> _Prompt_
Convert the lines below into a JSON list of strings with one string per line, leaving out blank lines.

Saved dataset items
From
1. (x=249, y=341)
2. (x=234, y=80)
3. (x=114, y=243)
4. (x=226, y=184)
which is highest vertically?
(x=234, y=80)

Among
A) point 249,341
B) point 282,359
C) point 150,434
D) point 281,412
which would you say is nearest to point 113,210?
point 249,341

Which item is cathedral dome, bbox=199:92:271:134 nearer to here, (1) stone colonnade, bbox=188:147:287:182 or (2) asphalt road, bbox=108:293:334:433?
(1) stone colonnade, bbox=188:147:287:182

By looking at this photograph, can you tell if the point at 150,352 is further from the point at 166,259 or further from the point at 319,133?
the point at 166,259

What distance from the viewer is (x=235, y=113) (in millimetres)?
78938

> _Written solution_
[
  "From",
  "1. (x=249, y=341)",
  "2. (x=234, y=80)",
  "3. (x=114, y=243)",
  "4. (x=226, y=184)",
  "which is highest vertically?",
  "(x=234, y=80)",
  "Among",
  "A) point 249,341",
  "B) point 282,359",
  "C) point 150,434",
  "D) point 281,412",
  "which would you say is nearest to point 113,210?",
  "point 249,341",
  "Which item is cathedral dome, bbox=199:92:271:134 nearer to here, (1) stone colonnade, bbox=188:147:287:182 or (2) asphalt road, bbox=108:293:334:433?",
  "(1) stone colonnade, bbox=188:147:287:182",
  "By looking at this photograph, can you tell if the point at 150,352 is further from the point at 166,259 or further from the point at 319,133?",
  "the point at 166,259",
  "What distance from the viewer is (x=235, y=113) (in millimetres)?",
  "78938"
]